The George W. Bush Institute has introduced its second big education initiative, a program that seeks to improve graduation rates by focusing on middle schools.
Former first lady Laura Bush announced the initiative, called “Middle School Matters,” at Stovall Middle School in the Aldine Independent School District on Feb. 9. She said research has shown that middle school—and sixth through eighth grade in particular—is a crucial time in determining future success.
“We know now from research that a lot of kids that drop out in high school really drop out in middle school. They just leave in high school,” she said. “One of the goals will be making sure they are prepared for high school.”
For the program, the institute has compiled research done by various institutions on what determines success in middle schools and plans to take that information and work with middle schools to implement new practices.
The program focuses on 11 elements for success, including school leadership, reading interventions, effective teachers, dropout prevention, and school, student, family and community support. The Bush Institute’s research team has come up with specific measures that can be taken in the classroom to improve performance in all of these elements.

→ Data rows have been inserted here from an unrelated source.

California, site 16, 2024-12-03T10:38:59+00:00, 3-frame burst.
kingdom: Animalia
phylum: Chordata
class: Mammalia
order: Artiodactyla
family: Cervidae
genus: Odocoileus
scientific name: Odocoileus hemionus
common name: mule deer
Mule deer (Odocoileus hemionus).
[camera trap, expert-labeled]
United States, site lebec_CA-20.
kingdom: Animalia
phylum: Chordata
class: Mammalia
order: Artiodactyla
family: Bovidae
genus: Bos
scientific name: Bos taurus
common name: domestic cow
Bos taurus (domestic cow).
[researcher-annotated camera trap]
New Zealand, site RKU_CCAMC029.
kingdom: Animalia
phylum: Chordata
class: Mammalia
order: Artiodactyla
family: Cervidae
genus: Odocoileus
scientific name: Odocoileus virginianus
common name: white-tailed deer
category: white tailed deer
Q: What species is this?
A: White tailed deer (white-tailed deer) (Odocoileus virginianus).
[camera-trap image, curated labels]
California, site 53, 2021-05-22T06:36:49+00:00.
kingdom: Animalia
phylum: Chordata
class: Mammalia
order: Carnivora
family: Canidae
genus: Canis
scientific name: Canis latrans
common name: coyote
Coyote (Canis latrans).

“Within each area, researchers are coming up with principles and practices to implement,” said Kerri Briggs, the Bush Institute’s director of education reform.
For example, the institute said, dropout preventions could include assigning adult advocates to meet regularly with students at risk of dropping out. Those advocates also could greet students as they arrive, meet with students to review grades and assignments, and regularly talk with the student’s parents.
The research team is working to make sure all the components of the program are in place. They plan by the 2012-13 school year to implement the program in 10 to 15 schools. And then, making adjustments in the program from what they’ve learned, they will add more schools in the 2014-2015 school year.